**Extracted text**
■ ■ ■ ■ ■ ■ ■

IN THE HIGH COURT OF KENYA AT GARISSA

ABDIWAHAB ABDULLAHI ALI…............…APPLICANT

GOVERNOR, COUNTY GOVERNMENT OF                  GARISSA……1ST RESPONDENT

THE CLERK, COUNTY ASSEMBLY OF GARISSA.3RD RESPONDENT

 

 RULING

This Notice of Motion is brought under the provisions of the Constitution of Kenya 2010 (Articles 22 and 159), Rule 19 of the Constitution of Kenya (Protection and Fundamental Freedoms) Practice and Procedure Rules, Section 1A, 1B and 3A of the Civil Procedure Act and all enabling provisions of the law). The application seeks three orders as follows:

  1. That this application be certified as urgent and be heard exparte.
  1. That this Honourable court recuse itself from hearing Petition No. 8 of 2013 and any other application pending in the said Petition.
  1. That this Honourable court do forward the court file to the Honourable Chief Justice for directions on how the matter should proceed.

The application is supported by grounds found on the face of the application and in the affidavit sworn by the applicant on 14th September 2013. The application was presented to me on 16th September 2013 when I directed that the same be served on the Respondents for hearing on 23rd September 2013 thereby disposing of prayer 1 of that application. On 23rd September 2013 the application was adjourned to 30th September 2013 for reasons that appear on the court record.

■ ■ ■ ■ ■ ■ ■

**Required task A**
Add 122 to every number in the answers, which are coordinates and distances, and write out the listing again from the line with "Given what you" through the end of the listing, keeping every line.
The listing comes from a source unrelated to the court ruling.

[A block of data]
■ ■ ■ ■ ■ ■ ■

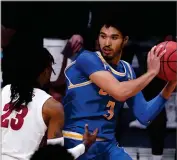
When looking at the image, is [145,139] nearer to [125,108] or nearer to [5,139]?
[125,108]

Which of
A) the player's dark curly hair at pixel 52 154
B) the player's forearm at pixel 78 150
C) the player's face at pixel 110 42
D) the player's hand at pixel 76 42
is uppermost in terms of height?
the player's face at pixel 110 42

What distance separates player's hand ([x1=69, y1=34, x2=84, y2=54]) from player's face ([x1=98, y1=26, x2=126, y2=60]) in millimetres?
1924

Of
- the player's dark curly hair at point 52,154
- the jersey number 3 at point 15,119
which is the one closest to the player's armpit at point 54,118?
the jersey number 3 at point 15,119

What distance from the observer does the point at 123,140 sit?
608cm

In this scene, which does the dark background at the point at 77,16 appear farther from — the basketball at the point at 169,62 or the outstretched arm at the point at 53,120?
the outstretched arm at the point at 53,120

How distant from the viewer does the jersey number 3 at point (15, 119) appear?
137 inches

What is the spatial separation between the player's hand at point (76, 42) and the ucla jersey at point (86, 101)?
2.03 metres

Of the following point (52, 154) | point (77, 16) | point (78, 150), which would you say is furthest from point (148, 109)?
point (77, 16)

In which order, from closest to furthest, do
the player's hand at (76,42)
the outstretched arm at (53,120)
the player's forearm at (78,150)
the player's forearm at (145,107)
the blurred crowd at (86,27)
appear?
1. the outstretched arm at (53,120)
2. the player's forearm at (78,150)
3. the player's forearm at (145,107)
4. the blurred crowd at (86,27)
5. the player's hand at (76,42)

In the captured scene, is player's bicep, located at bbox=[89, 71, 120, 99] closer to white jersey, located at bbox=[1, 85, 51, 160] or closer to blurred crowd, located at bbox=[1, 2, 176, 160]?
white jersey, located at bbox=[1, 85, 51, 160]

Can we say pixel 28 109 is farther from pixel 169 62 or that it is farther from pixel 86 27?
pixel 86 27

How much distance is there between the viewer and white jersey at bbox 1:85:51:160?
136 inches

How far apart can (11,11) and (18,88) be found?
8.54ft

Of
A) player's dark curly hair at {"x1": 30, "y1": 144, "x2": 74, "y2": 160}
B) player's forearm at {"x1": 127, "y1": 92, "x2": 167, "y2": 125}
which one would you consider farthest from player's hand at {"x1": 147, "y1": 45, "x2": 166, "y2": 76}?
player's dark curly hair at {"x1": 30, "y1": 144, "x2": 74, "y2": 160}
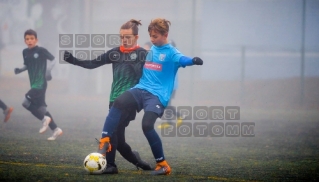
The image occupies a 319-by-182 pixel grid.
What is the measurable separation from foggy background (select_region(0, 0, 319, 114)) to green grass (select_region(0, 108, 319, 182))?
723 centimetres

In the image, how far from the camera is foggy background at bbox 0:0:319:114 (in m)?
20.6

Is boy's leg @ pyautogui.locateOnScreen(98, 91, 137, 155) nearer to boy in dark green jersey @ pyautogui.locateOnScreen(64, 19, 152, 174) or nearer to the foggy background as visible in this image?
boy in dark green jersey @ pyautogui.locateOnScreen(64, 19, 152, 174)

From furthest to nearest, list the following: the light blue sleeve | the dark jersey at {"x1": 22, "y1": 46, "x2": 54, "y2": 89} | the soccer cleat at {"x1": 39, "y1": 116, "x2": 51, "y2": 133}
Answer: the dark jersey at {"x1": 22, "y1": 46, "x2": 54, "y2": 89}
the soccer cleat at {"x1": 39, "y1": 116, "x2": 51, "y2": 133}
the light blue sleeve

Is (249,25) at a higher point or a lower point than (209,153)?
higher

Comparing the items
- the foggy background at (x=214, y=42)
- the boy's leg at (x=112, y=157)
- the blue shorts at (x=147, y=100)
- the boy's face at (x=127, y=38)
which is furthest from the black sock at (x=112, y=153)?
the foggy background at (x=214, y=42)

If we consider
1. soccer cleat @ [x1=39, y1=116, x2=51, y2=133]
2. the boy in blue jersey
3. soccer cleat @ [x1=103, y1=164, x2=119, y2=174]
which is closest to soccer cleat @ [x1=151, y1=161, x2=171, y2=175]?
the boy in blue jersey

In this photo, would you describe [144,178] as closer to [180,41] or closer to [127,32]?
[127,32]

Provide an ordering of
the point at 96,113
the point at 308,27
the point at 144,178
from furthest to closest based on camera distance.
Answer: the point at 308,27 < the point at 96,113 < the point at 144,178

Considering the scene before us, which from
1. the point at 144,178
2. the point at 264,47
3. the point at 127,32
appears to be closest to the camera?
the point at 144,178

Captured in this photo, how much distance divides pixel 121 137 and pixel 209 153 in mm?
2665

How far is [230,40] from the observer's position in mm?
22562

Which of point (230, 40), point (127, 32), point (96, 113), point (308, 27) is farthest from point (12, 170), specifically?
point (230, 40)

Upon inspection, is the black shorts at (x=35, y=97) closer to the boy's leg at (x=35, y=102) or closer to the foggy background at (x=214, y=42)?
the boy's leg at (x=35, y=102)

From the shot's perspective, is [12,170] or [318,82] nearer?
[12,170]
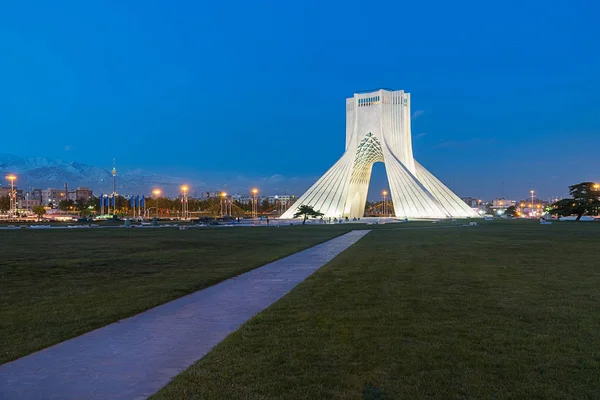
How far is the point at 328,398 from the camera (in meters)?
3.81

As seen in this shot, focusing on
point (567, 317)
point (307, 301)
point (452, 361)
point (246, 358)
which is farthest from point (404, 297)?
point (246, 358)

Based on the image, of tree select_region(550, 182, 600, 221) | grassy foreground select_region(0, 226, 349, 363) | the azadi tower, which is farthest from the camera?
the azadi tower

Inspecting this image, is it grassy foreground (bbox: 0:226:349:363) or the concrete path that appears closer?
the concrete path

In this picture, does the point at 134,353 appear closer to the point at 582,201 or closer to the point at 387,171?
the point at 582,201

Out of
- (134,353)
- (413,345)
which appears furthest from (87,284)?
(413,345)

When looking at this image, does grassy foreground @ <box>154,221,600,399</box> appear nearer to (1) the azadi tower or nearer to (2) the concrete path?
(2) the concrete path

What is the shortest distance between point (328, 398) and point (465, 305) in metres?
4.16

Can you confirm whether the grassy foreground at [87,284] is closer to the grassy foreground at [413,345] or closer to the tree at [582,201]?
the grassy foreground at [413,345]

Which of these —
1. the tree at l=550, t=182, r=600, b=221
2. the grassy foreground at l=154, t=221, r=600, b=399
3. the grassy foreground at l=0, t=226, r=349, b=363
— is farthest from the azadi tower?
the grassy foreground at l=154, t=221, r=600, b=399

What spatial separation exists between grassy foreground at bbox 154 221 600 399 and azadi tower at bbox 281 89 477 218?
52.0 m

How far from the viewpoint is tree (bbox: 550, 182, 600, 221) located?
53.5 metres

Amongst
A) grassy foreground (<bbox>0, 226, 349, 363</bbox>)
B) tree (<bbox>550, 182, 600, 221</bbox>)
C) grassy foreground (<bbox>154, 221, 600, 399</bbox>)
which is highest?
tree (<bbox>550, 182, 600, 221</bbox>)

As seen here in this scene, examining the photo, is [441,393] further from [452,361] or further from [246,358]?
[246,358]

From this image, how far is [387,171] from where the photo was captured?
65.1 meters
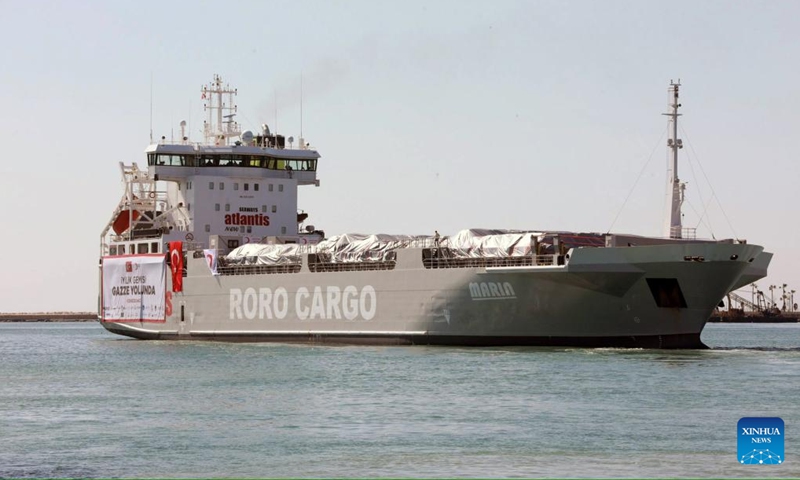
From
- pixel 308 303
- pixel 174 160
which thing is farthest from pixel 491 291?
pixel 174 160

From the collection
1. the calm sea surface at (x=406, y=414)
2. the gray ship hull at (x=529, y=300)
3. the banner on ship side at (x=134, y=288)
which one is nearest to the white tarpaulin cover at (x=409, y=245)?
the gray ship hull at (x=529, y=300)

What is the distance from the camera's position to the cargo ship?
3178 centimetres

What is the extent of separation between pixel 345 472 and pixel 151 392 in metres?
10.6

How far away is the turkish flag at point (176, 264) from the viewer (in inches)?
1791

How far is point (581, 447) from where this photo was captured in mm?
16703

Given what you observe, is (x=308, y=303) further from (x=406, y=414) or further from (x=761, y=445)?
(x=761, y=445)

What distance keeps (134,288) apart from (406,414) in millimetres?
30342

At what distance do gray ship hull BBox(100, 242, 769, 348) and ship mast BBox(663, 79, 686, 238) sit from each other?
2264mm

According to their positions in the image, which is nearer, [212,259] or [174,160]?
[212,259]

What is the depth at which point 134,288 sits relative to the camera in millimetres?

■ ■ ■ ■ ■ ■ ■

**Required task B**
Write what follows in the court ruling after its last sentence.

**Output A**
Given what you observe, is (x=308, y=303) further from (x=406, y=414) or further from (x=761, y=445)?
(x=883, y=567)

What distance keeps (134,288) apart from (406,414) in millimetres?
30464

At what distance do gray ship hull BBox(100, 242, 769, 348) and ship mast BBox(663, 79, 686, 238) sit from each other?
2386mm

According to their positions in the image, which is nearer, [212,259] or [174,160]?
[334,381]

What is the depth at which point 134,288 sits relative to the camera in millimetres?

**Output B**
The applicant is aggrieved. The reasons for that emotion can be summarized in words of paragraphs 14 and 15 of his affidavit in support of the application:

14. That from the foregoing trend I believe that I will not get justice and fair trial of this petition and I pray that the Honourable Judge withdraws from further hearing the petition and any other application on the same

15. That from how things have proceeded since the inception of this petition I feel that the actions of the court is inimical to my rights as guaranteed by the Constitution and in particular the right to fair hearing as guaranteed by Articles 48 and 50 of the Constitution and the court is preoccupied with undue regard to technicalities contrary to Article 159 of the Constitution.

The applicant deposes that upon filing the application dated 26th July 2013 seeking leave to file contempt of court proceedings, leave was granted and the application for contempt of court was scheduled for hearing on 26th August 2013 but prior to that date the applicant got information from members of the Garissa County Government that the application would not be heard on 26th August 2013 as scheduled but that it would be adjourned to 9th September 2013 and that the same would be dismissed with costs. That true to that information the application was on 26th August 2013 adjourned to 9th September 2013 and was actually dismissed as predicted.

The applicant believes that the Respondents have inside information on how the court is conducting the Petition and believes the allegations that the Petition will actually be dismissed with costs.

Another contentious issue is the application for interim orders to stop interviews and recruitment of staff of the County Public Service Board and also to enjoin the said Board to the Petition. This application was filed on 26th August 2013 and it is claimed that the court did not hear the application but ordered the same to be served and heard on 9th September 2013 when the court did not hear or give directions in respect of the said application.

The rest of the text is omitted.